Extracted records:
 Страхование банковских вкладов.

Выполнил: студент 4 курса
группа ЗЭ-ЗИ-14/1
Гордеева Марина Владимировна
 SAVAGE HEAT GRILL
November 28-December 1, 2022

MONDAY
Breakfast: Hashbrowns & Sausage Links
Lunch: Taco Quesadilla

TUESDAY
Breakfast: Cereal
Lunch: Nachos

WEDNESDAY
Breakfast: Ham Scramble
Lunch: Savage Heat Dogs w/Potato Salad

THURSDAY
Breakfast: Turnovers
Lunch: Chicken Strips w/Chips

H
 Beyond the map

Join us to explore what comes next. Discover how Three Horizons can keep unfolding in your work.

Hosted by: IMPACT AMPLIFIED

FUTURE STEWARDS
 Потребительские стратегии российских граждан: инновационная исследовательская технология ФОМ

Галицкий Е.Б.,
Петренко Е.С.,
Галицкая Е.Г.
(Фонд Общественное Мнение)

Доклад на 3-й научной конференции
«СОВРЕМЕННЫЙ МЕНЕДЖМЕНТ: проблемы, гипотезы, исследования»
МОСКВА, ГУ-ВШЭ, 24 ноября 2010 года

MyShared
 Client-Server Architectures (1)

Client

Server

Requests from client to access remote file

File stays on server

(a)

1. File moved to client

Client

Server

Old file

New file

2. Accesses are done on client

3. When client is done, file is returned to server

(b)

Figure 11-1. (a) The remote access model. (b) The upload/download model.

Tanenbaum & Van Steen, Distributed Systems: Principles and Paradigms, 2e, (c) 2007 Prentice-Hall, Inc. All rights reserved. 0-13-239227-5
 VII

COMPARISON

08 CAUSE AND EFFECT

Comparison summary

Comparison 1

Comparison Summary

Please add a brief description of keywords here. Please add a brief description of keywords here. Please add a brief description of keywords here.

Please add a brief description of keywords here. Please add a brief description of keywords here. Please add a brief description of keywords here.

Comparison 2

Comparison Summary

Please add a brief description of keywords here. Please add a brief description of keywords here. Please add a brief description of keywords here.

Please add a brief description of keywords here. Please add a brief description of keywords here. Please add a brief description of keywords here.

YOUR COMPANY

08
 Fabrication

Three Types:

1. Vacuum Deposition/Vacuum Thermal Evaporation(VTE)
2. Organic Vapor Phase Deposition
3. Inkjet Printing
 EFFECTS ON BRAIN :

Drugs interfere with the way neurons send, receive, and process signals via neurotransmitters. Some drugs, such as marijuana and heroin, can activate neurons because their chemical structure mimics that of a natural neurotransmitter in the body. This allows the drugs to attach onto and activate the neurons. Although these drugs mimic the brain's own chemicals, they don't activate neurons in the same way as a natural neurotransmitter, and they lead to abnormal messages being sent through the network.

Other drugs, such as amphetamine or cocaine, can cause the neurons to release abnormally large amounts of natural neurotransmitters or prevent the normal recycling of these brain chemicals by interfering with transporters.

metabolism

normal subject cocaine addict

Task:
The records above are to be duplicated word for word.

Solution for this exercise:
 Страхование банковских вкладов.

Выполнил: студент 4 курса
группа ЗЭ-ЗИ-14/1
Гордеева Марина Владимировна
 SAVAGE HEAT GRILL
November 28-December 1, 2022

MONDAY
Breakfast: Hashbrowns & Sausage Links
Lunch: Taco Quesadilla

TUESDAY
Breakfast: Cereal
Lunch: Nachos

WEDNESDAY
Breakfast: Ham Scramble
Lunch: Savage Heat Dogs w/Potato Salad

THURSDAY
Breakfast: Turnovers
Lunch: Chicken Strips w/Chips

H
 Beyond the map

Join us to explore what comes next. Discover how Three Horizons can keep unfolding in your work.

Hosted by: IMPACT AMPLIFIED

FUTURE STEWARDS
 Потребительские стратегии российских граждан: инновационная исследовательская технология ФОМ

Галицкий Е.Б.,
Петренко Е.С.,
Галицкая Е.Г.
(Фонд Общественное Мнение)

Доклад на 3-й научной конференции
«СОВРЕМЕННЫЙ МЕНЕДЖМЕНТ: проблемы, гипотезы, исследования»
МОСКВА, ГУ-ВШЭ, 24 ноября 2010 года

MyShared
 Client-Server Architectures (1)

Client

Server

Requests from client to access remote file

File stays on server

(a)

1. File moved to client

Client

Server

Old file

New file

2. Accesses are done on client

3. When client is done, file is returned to server

(b)

Figure 11-1. (a) The remote access model. (b) The upload/download model.

Tanenbaum & Van Steen, Distributed Systems: Principles and Paradigms, 2e, (c) 2007 Prentice-Hall, Inc. All rights reserved. 0-13-239227-5
 VII

COMPARISON

08 CAUSE AND EFFECT

Comparison summary

Comparison 1

Comparison Summary

Please add a brief description of keywords here. Please add a brief description of keywords here. Please add a brief description of keywords here.

Please add a brief description of keywords here. Please add a brief description of keywords here. Please add a brief description of keywords here.

Comparison 2

Comparison Summary

Please add a brief description of keywords here. Please add a brief description of keywords here. Please add a brief description of keywords here.

Please add a brief description of keywords here. Please add a brief description of keywords here. Please add a brief description of keywords here.

YOUR COMPANY

08
 Fabrication

Three Types:

1. Vacuum Deposition/Vacuum Thermal Evaporation(VTE)
2. Organic Vapor Phase Deposition
3. Inkjet Printing
 EFFECTS ON BRAIN :

Drugs interfere with the way neurons send, receive, and process signals via neurotransmitters. Some drugs, such as marijuana and heroin, can activate neurons because their chemical structure mimics that of a natural neurotransmitter in the body. This allows the drugs to attach onto and activate the neurons. Although these drugs mimic the brain's own chemicals, they don't activate neurons in the same way as a natural neurotransmitter, and they lead to abnormal messages being sent through the network.

Other drugs, such as amphetamine or cocaine, can cause the neurons to release abnormally large amounts of natural neurotransmitters or prevent the normal recycling of these brain chemicals by interfering with transporters.

metabolism

normal subject cocaine addict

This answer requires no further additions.